Дорогие товарищи потомки… Знаете ли вы, что это такое – Сочетание души?.. Не спрашивайте. Не расскажу….
Колчак осторожно отобрал у меня котелок, ложку – и давай хлебать:
– Есть хочу – умираю!.. Слушай, ты же тоже голодный, братишка, будем вместе? А что тут такое аппетитное плавает: крокодилки. Фрикадельки, – поясняет, будто я не знаю, что крокодилками называет фрикадельки уже любимый мною, хотя я его никогда не видел, мальчик Ростик по прозвищу "мамин хвостик", которого родной отец тоже увидел впервые, когда ему почти год был, потому что носило этого папеньку в очередную свою разлюбезную полярную экспедицию…

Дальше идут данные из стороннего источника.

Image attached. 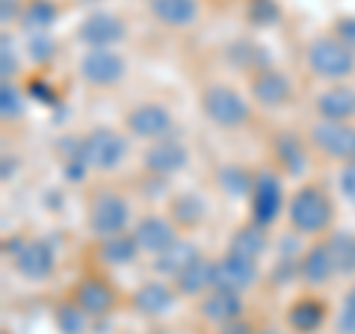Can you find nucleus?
Listing matches in <instances>:
<instances>
[{
	"label": "nucleus",
	"mask_w": 355,
	"mask_h": 334,
	"mask_svg": "<svg viewBox=\"0 0 355 334\" xmlns=\"http://www.w3.org/2000/svg\"><path fill=\"white\" fill-rule=\"evenodd\" d=\"M263 252H266V234L261 225H243L240 231H234V237H231V254L258 261Z\"/></svg>",
	"instance_id": "nucleus-25"
},
{
	"label": "nucleus",
	"mask_w": 355,
	"mask_h": 334,
	"mask_svg": "<svg viewBox=\"0 0 355 334\" xmlns=\"http://www.w3.org/2000/svg\"><path fill=\"white\" fill-rule=\"evenodd\" d=\"M338 39L347 44L349 51H355V18H343V21H338Z\"/></svg>",
	"instance_id": "nucleus-39"
},
{
	"label": "nucleus",
	"mask_w": 355,
	"mask_h": 334,
	"mask_svg": "<svg viewBox=\"0 0 355 334\" xmlns=\"http://www.w3.org/2000/svg\"><path fill=\"white\" fill-rule=\"evenodd\" d=\"M175 299H178V293L172 290L169 284L148 281V284H142L137 290L133 305H137V310L139 314H146V317H163V314H169V310L175 308Z\"/></svg>",
	"instance_id": "nucleus-15"
},
{
	"label": "nucleus",
	"mask_w": 355,
	"mask_h": 334,
	"mask_svg": "<svg viewBox=\"0 0 355 334\" xmlns=\"http://www.w3.org/2000/svg\"><path fill=\"white\" fill-rule=\"evenodd\" d=\"M282 213V181L275 177V172L263 169L254 175V186H252V219L254 225H272Z\"/></svg>",
	"instance_id": "nucleus-7"
},
{
	"label": "nucleus",
	"mask_w": 355,
	"mask_h": 334,
	"mask_svg": "<svg viewBox=\"0 0 355 334\" xmlns=\"http://www.w3.org/2000/svg\"><path fill=\"white\" fill-rule=\"evenodd\" d=\"M0 113H3V118H15L21 113V95L9 83L0 86Z\"/></svg>",
	"instance_id": "nucleus-34"
},
{
	"label": "nucleus",
	"mask_w": 355,
	"mask_h": 334,
	"mask_svg": "<svg viewBox=\"0 0 355 334\" xmlns=\"http://www.w3.org/2000/svg\"><path fill=\"white\" fill-rule=\"evenodd\" d=\"M338 334H355V287L343 299V308L338 314Z\"/></svg>",
	"instance_id": "nucleus-35"
},
{
	"label": "nucleus",
	"mask_w": 355,
	"mask_h": 334,
	"mask_svg": "<svg viewBox=\"0 0 355 334\" xmlns=\"http://www.w3.org/2000/svg\"><path fill=\"white\" fill-rule=\"evenodd\" d=\"M323 317H326V308L314 302V299H302V302H296L291 308V314H287V322L299 331V334H311L323 326Z\"/></svg>",
	"instance_id": "nucleus-27"
},
{
	"label": "nucleus",
	"mask_w": 355,
	"mask_h": 334,
	"mask_svg": "<svg viewBox=\"0 0 355 334\" xmlns=\"http://www.w3.org/2000/svg\"><path fill=\"white\" fill-rule=\"evenodd\" d=\"M86 310L80 308V305H71V302H65V305H60L57 308V328L62 331V334H86Z\"/></svg>",
	"instance_id": "nucleus-32"
},
{
	"label": "nucleus",
	"mask_w": 355,
	"mask_h": 334,
	"mask_svg": "<svg viewBox=\"0 0 355 334\" xmlns=\"http://www.w3.org/2000/svg\"><path fill=\"white\" fill-rule=\"evenodd\" d=\"M187 160H190V154H187V146H181L178 139H157L154 146L146 151V169L151 175H175L181 172Z\"/></svg>",
	"instance_id": "nucleus-13"
},
{
	"label": "nucleus",
	"mask_w": 355,
	"mask_h": 334,
	"mask_svg": "<svg viewBox=\"0 0 355 334\" xmlns=\"http://www.w3.org/2000/svg\"><path fill=\"white\" fill-rule=\"evenodd\" d=\"M175 287L184 296H198L205 290H214V261H207V258L193 261L184 272L175 275Z\"/></svg>",
	"instance_id": "nucleus-19"
},
{
	"label": "nucleus",
	"mask_w": 355,
	"mask_h": 334,
	"mask_svg": "<svg viewBox=\"0 0 355 334\" xmlns=\"http://www.w3.org/2000/svg\"><path fill=\"white\" fill-rule=\"evenodd\" d=\"M311 142L335 160H355V128L347 121H320L311 128Z\"/></svg>",
	"instance_id": "nucleus-6"
},
{
	"label": "nucleus",
	"mask_w": 355,
	"mask_h": 334,
	"mask_svg": "<svg viewBox=\"0 0 355 334\" xmlns=\"http://www.w3.org/2000/svg\"><path fill=\"white\" fill-rule=\"evenodd\" d=\"M30 92H33V95H39V101H44V104H51V101H53V92H51V89L44 86V83H33V86H30Z\"/></svg>",
	"instance_id": "nucleus-42"
},
{
	"label": "nucleus",
	"mask_w": 355,
	"mask_h": 334,
	"mask_svg": "<svg viewBox=\"0 0 355 334\" xmlns=\"http://www.w3.org/2000/svg\"><path fill=\"white\" fill-rule=\"evenodd\" d=\"M130 222V204L116 193H101L95 195L92 207H89V225L98 237H116L128 228Z\"/></svg>",
	"instance_id": "nucleus-5"
},
{
	"label": "nucleus",
	"mask_w": 355,
	"mask_h": 334,
	"mask_svg": "<svg viewBox=\"0 0 355 334\" xmlns=\"http://www.w3.org/2000/svg\"><path fill=\"white\" fill-rule=\"evenodd\" d=\"M258 281V263L240 254H225V258L214 261V287L231 293H243Z\"/></svg>",
	"instance_id": "nucleus-8"
},
{
	"label": "nucleus",
	"mask_w": 355,
	"mask_h": 334,
	"mask_svg": "<svg viewBox=\"0 0 355 334\" xmlns=\"http://www.w3.org/2000/svg\"><path fill=\"white\" fill-rule=\"evenodd\" d=\"M74 299L89 317H104L116 302L113 290H110L104 281H98V278H86V281L77 284V296Z\"/></svg>",
	"instance_id": "nucleus-18"
},
{
	"label": "nucleus",
	"mask_w": 355,
	"mask_h": 334,
	"mask_svg": "<svg viewBox=\"0 0 355 334\" xmlns=\"http://www.w3.org/2000/svg\"><path fill=\"white\" fill-rule=\"evenodd\" d=\"M125 154H128V139L110 128H95L83 139V157L92 169L113 172L116 166L125 160Z\"/></svg>",
	"instance_id": "nucleus-4"
},
{
	"label": "nucleus",
	"mask_w": 355,
	"mask_h": 334,
	"mask_svg": "<svg viewBox=\"0 0 355 334\" xmlns=\"http://www.w3.org/2000/svg\"><path fill=\"white\" fill-rule=\"evenodd\" d=\"M139 252V243L133 234H116V237H107L101 243V249H98V254H101V261L110 263V266H128L133 258H137Z\"/></svg>",
	"instance_id": "nucleus-24"
},
{
	"label": "nucleus",
	"mask_w": 355,
	"mask_h": 334,
	"mask_svg": "<svg viewBox=\"0 0 355 334\" xmlns=\"http://www.w3.org/2000/svg\"><path fill=\"white\" fill-rule=\"evenodd\" d=\"M299 275L305 278L308 284H326L331 275H335V263H331L329 246H311L302 261H299Z\"/></svg>",
	"instance_id": "nucleus-21"
},
{
	"label": "nucleus",
	"mask_w": 355,
	"mask_h": 334,
	"mask_svg": "<svg viewBox=\"0 0 355 334\" xmlns=\"http://www.w3.org/2000/svg\"><path fill=\"white\" fill-rule=\"evenodd\" d=\"M219 334H252V328H249L243 319H231V322H225V326H222Z\"/></svg>",
	"instance_id": "nucleus-40"
},
{
	"label": "nucleus",
	"mask_w": 355,
	"mask_h": 334,
	"mask_svg": "<svg viewBox=\"0 0 355 334\" xmlns=\"http://www.w3.org/2000/svg\"><path fill=\"white\" fill-rule=\"evenodd\" d=\"M202 107L216 128H228V130L243 128L252 116V109L240 98V92H234L228 86H207L202 95Z\"/></svg>",
	"instance_id": "nucleus-1"
},
{
	"label": "nucleus",
	"mask_w": 355,
	"mask_h": 334,
	"mask_svg": "<svg viewBox=\"0 0 355 334\" xmlns=\"http://www.w3.org/2000/svg\"><path fill=\"white\" fill-rule=\"evenodd\" d=\"M216 184L225 189L231 198H243V195L252 193L254 177L243 169V166H222V169L216 172Z\"/></svg>",
	"instance_id": "nucleus-30"
},
{
	"label": "nucleus",
	"mask_w": 355,
	"mask_h": 334,
	"mask_svg": "<svg viewBox=\"0 0 355 334\" xmlns=\"http://www.w3.org/2000/svg\"><path fill=\"white\" fill-rule=\"evenodd\" d=\"M308 65L317 77L340 80L355 71V51H349L340 39H317L308 48Z\"/></svg>",
	"instance_id": "nucleus-2"
},
{
	"label": "nucleus",
	"mask_w": 355,
	"mask_h": 334,
	"mask_svg": "<svg viewBox=\"0 0 355 334\" xmlns=\"http://www.w3.org/2000/svg\"><path fill=\"white\" fill-rule=\"evenodd\" d=\"M15 172V163H9V160H3V181H6V177L9 175H12Z\"/></svg>",
	"instance_id": "nucleus-43"
},
{
	"label": "nucleus",
	"mask_w": 355,
	"mask_h": 334,
	"mask_svg": "<svg viewBox=\"0 0 355 334\" xmlns=\"http://www.w3.org/2000/svg\"><path fill=\"white\" fill-rule=\"evenodd\" d=\"M261 334H279V331H270V328H266V331H261Z\"/></svg>",
	"instance_id": "nucleus-44"
},
{
	"label": "nucleus",
	"mask_w": 355,
	"mask_h": 334,
	"mask_svg": "<svg viewBox=\"0 0 355 334\" xmlns=\"http://www.w3.org/2000/svg\"><path fill=\"white\" fill-rule=\"evenodd\" d=\"M0 74H3V80L9 83V77H12L18 71V60H15V51H12V39L3 36L0 39Z\"/></svg>",
	"instance_id": "nucleus-37"
},
{
	"label": "nucleus",
	"mask_w": 355,
	"mask_h": 334,
	"mask_svg": "<svg viewBox=\"0 0 355 334\" xmlns=\"http://www.w3.org/2000/svg\"><path fill=\"white\" fill-rule=\"evenodd\" d=\"M249 15L254 24H272V21L279 18V6H275V0H254Z\"/></svg>",
	"instance_id": "nucleus-36"
},
{
	"label": "nucleus",
	"mask_w": 355,
	"mask_h": 334,
	"mask_svg": "<svg viewBox=\"0 0 355 334\" xmlns=\"http://www.w3.org/2000/svg\"><path fill=\"white\" fill-rule=\"evenodd\" d=\"M57 6L51 3V0H33V3L24 9V15H21V21H24V27L30 33H44L53 21H57Z\"/></svg>",
	"instance_id": "nucleus-31"
},
{
	"label": "nucleus",
	"mask_w": 355,
	"mask_h": 334,
	"mask_svg": "<svg viewBox=\"0 0 355 334\" xmlns=\"http://www.w3.org/2000/svg\"><path fill=\"white\" fill-rule=\"evenodd\" d=\"M275 154H279V163L291 175H302L305 172L308 154H305L302 142H299L293 133H282V137H275Z\"/></svg>",
	"instance_id": "nucleus-28"
},
{
	"label": "nucleus",
	"mask_w": 355,
	"mask_h": 334,
	"mask_svg": "<svg viewBox=\"0 0 355 334\" xmlns=\"http://www.w3.org/2000/svg\"><path fill=\"white\" fill-rule=\"evenodd\" d=\"M18 15V0H0V18L12 21Z\"/></svg>",
	"instance_id": "nucleus-41"
},
{
	"label": "nucleus",
	"mask_w": 355,
	"mask_h": 334,
	"mask_svg": "<svg viewBox=\"0 0 355 334\" xmlns=\"http://www.w3.org/2000/svg\"><path fill=\"white\" fill-rule=\"evenodd\" d=\"M133 237H137L142 252H151V254H160V252H166L169 246L178 243V234L172 228V222L163 219V216H146L137 225V231H133Z\"/></svg>",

– Ты… вы… осторожнее с крокодилками, – замечаю – на завтра оставьте, я на холод поставлю… – А ему понравилось, что я "крокодилки" сказал, у него глаза засветились, и предлагает снова:
– Лучше ты поешь…
– Вот еще, – говорю – больного объедать! Я, – говорю – и ломтем хлеба с селедкой…
Колчак громко, по мальчишески фыркнул – я просто челюсть отвесил, поняв, что он знает, откуда эта цитата, и не от меня: что он читал Шолом-Алейхема… И потом как встрепенется сразу, мои перемены настроения, какими я Попова веселю, близко не стояли:
– Самуилинька! Братишка… Нужно… – снежный вихрь у меня перед глазами! Поезда беспаровозные обындевелые, толпы морозом битые и эшелон такой неприметный, за номером многозначительным – второй золотой эшелон…
Задержать! Спасти! Оставить на территории России!..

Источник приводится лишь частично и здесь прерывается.